1. Why did SoftBank reduce its stake in Ola Electric?
SoftBank cut its stake from 17.8% to 15.7% as part of portfolio rebalancing and
gradual exit strategy, while still staying invested in Ola.
2. How many shares did SoftBank sell in Ola Electric?
It sold around 94.9 million shares between July and September 2025
through open market deals.
3. Who is the largest shareholder in Ola Electric now?

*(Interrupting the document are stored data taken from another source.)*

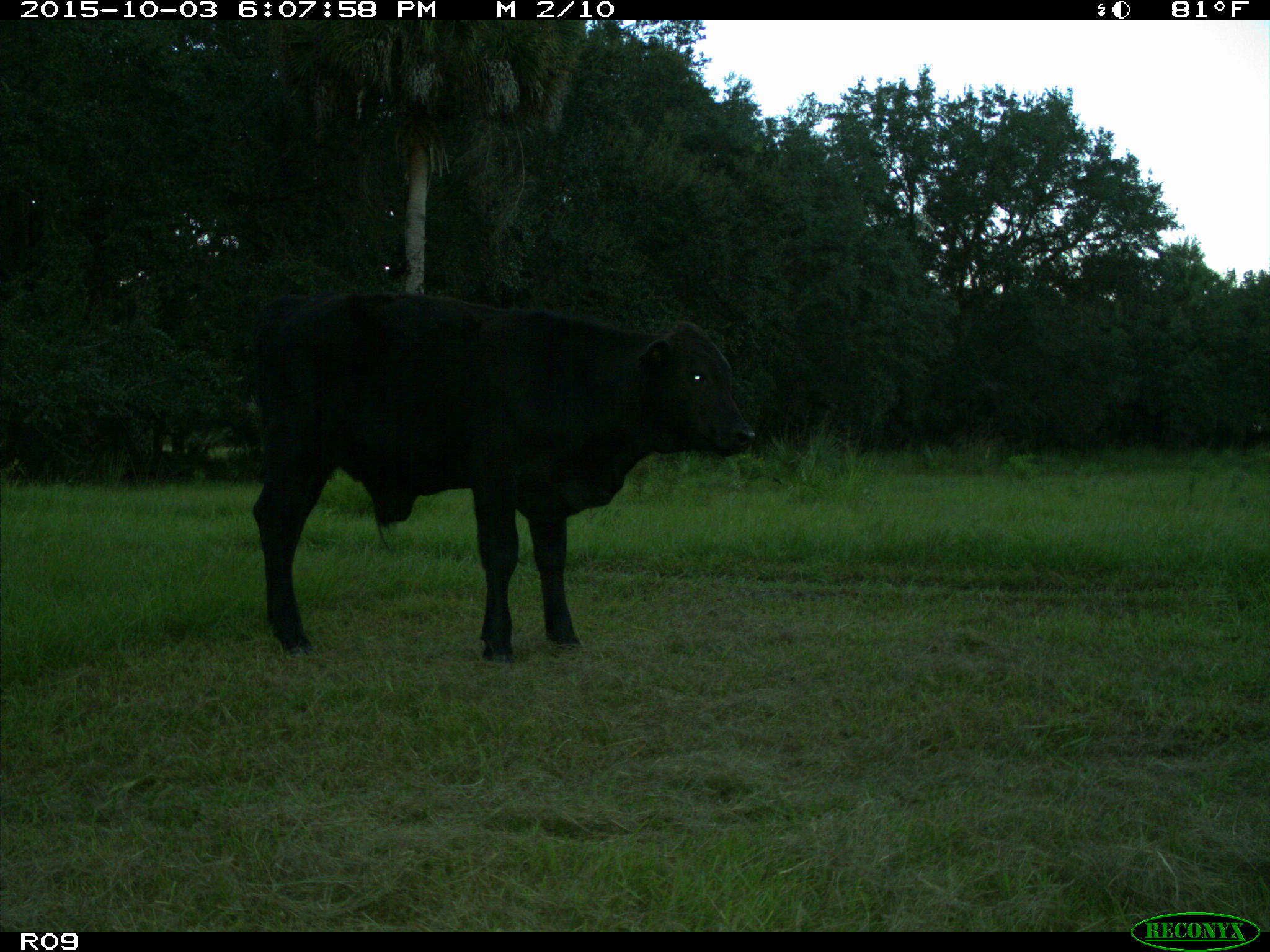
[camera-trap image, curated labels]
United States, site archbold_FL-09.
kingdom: Animalia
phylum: Chordata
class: Mammalia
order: Artiodactyla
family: Bovidae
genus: Bos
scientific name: Bos taurus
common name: domestic cow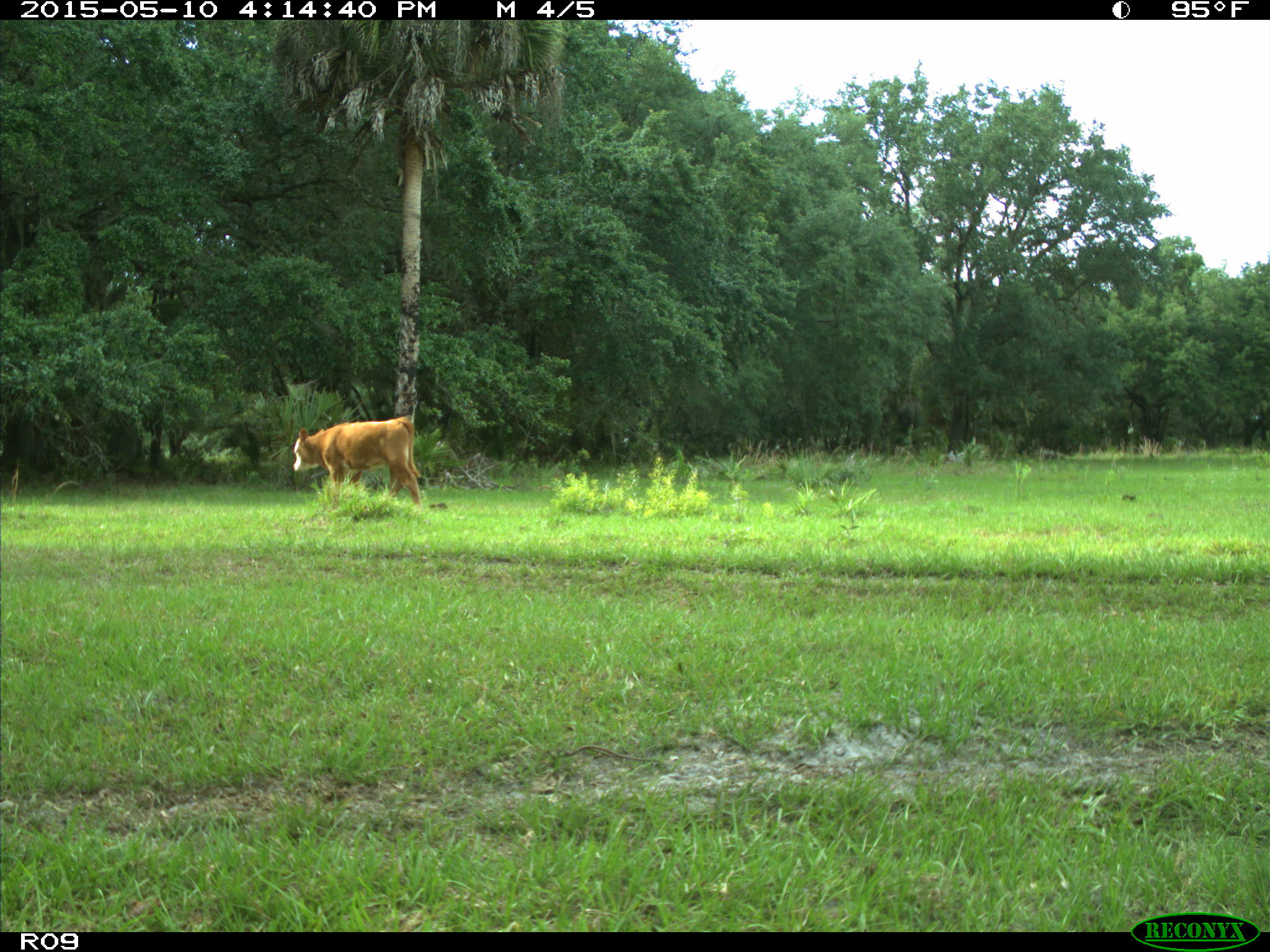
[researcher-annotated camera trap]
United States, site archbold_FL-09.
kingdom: Animalia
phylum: Chordata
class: Mammalia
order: Artiodactyla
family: Bovidae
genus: Bos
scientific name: Bos taurus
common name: domestic cow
Bos taurus (domestic cow).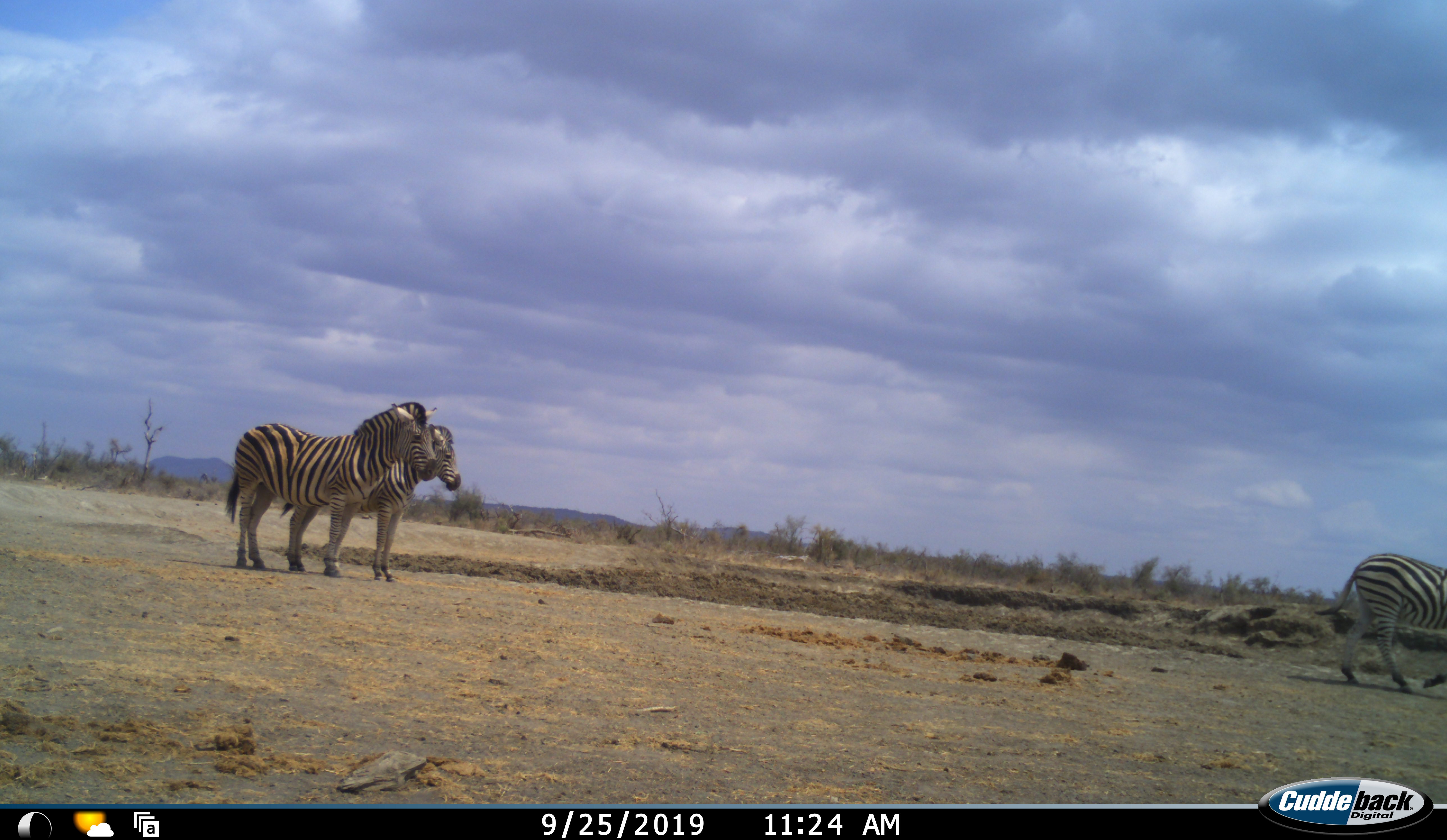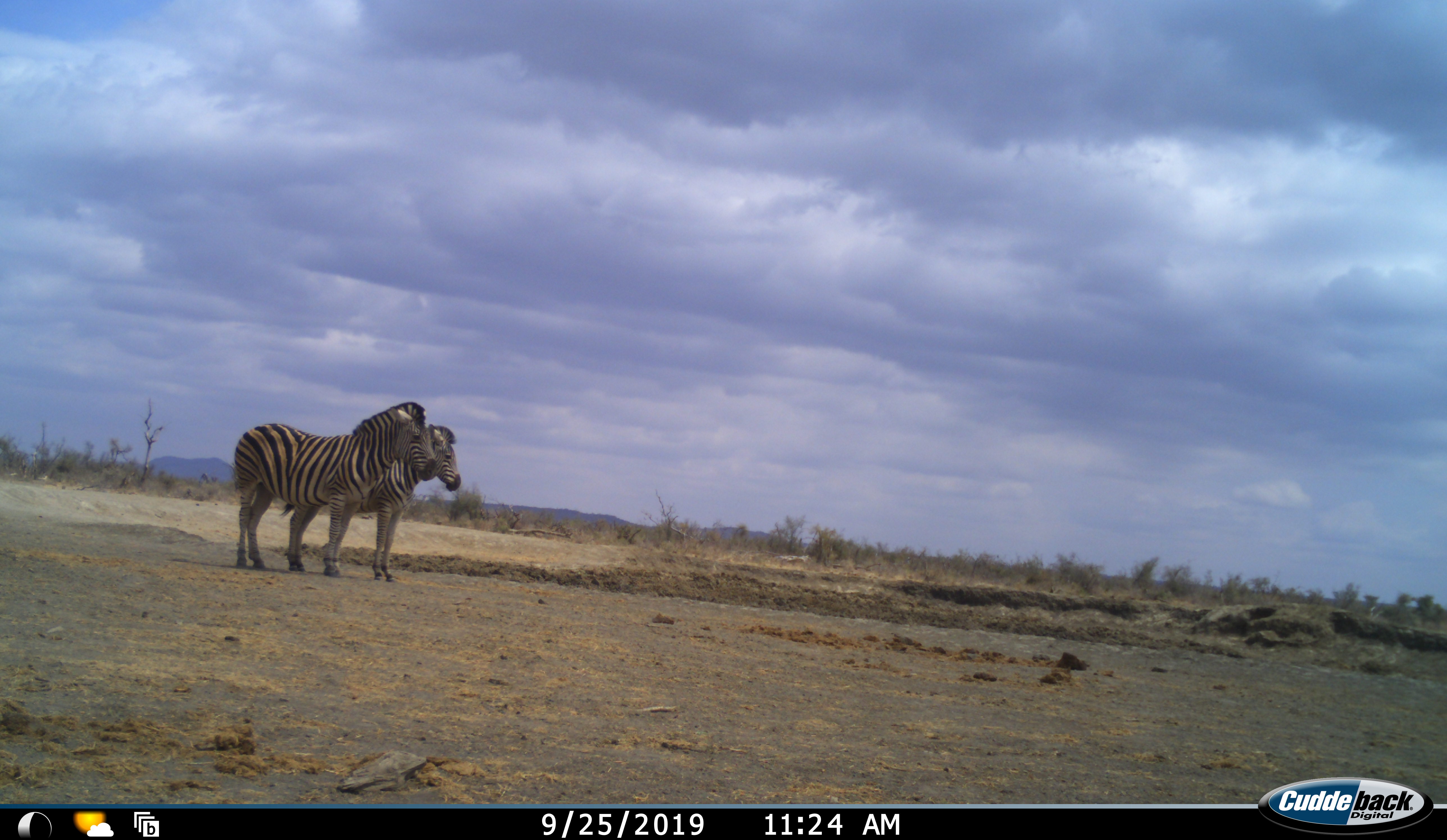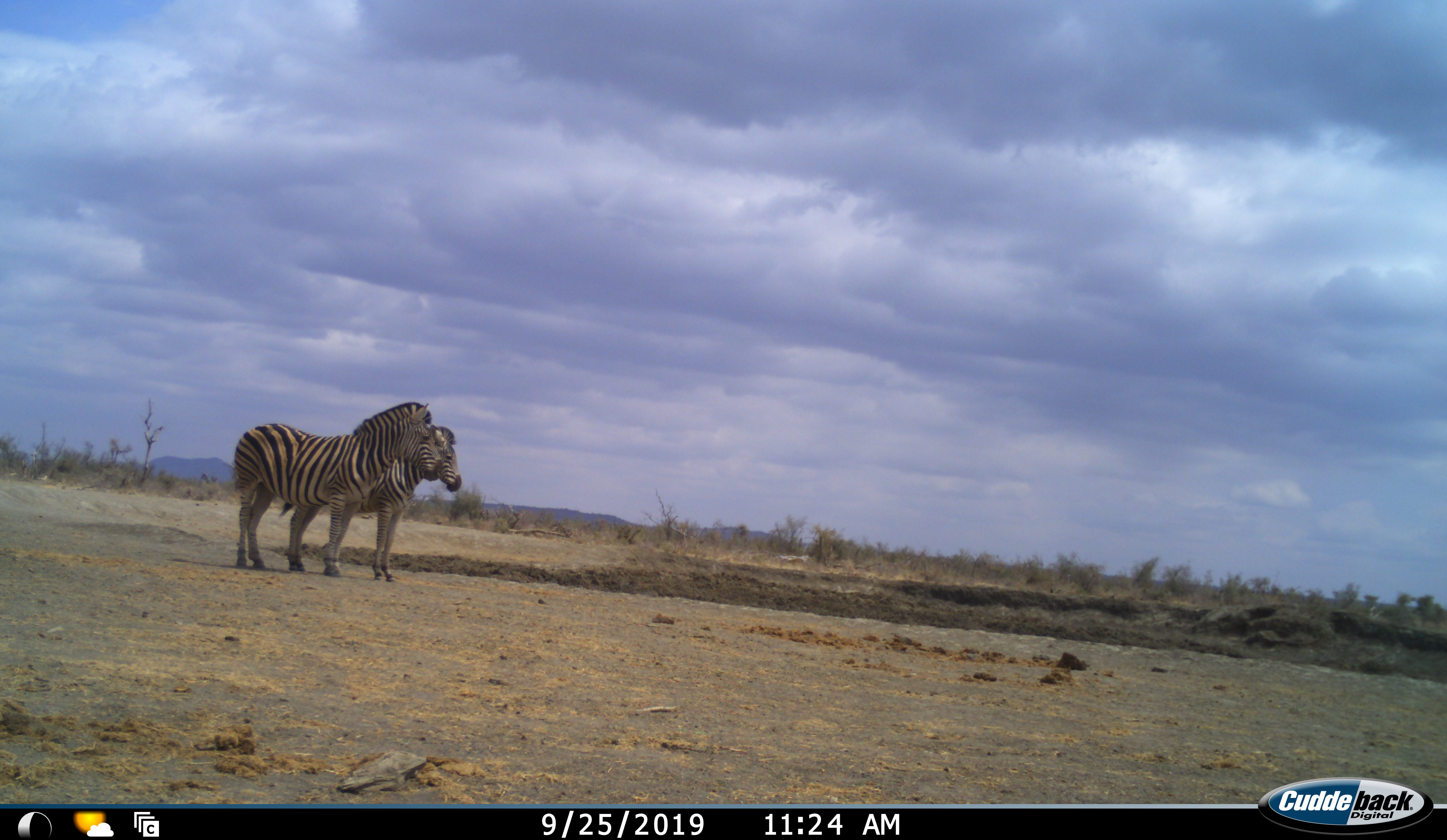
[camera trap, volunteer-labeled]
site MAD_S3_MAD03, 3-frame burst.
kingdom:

Founder Bhavish Aggarwal remains the biggest shareholder, followed by
SoftBank.
4. Did Ola Electric’s stock price fall after SoftBank’s
sale?
Yes, the stock dipped 7–8% intraday, also influenced by the government’s
GST cuts on petrol two-wheelers.
5. What are the financial challenges Ola Electric is
facing?
The company reported heavy quarterly losses of ₹428 crore in 2025 and declining
revenues, raising concerns about sustainability.
6. What innovations is Ola Electric working on?
Ola is developing Gen 3 scooters and indigenous 4680 Bharat battery
cells, supported by India’s PLI scheme.
7. What does this mean for India’s EV industry?
The move highlights the pressure on EV startups to prove profitability and
scalability while investors become more cautious.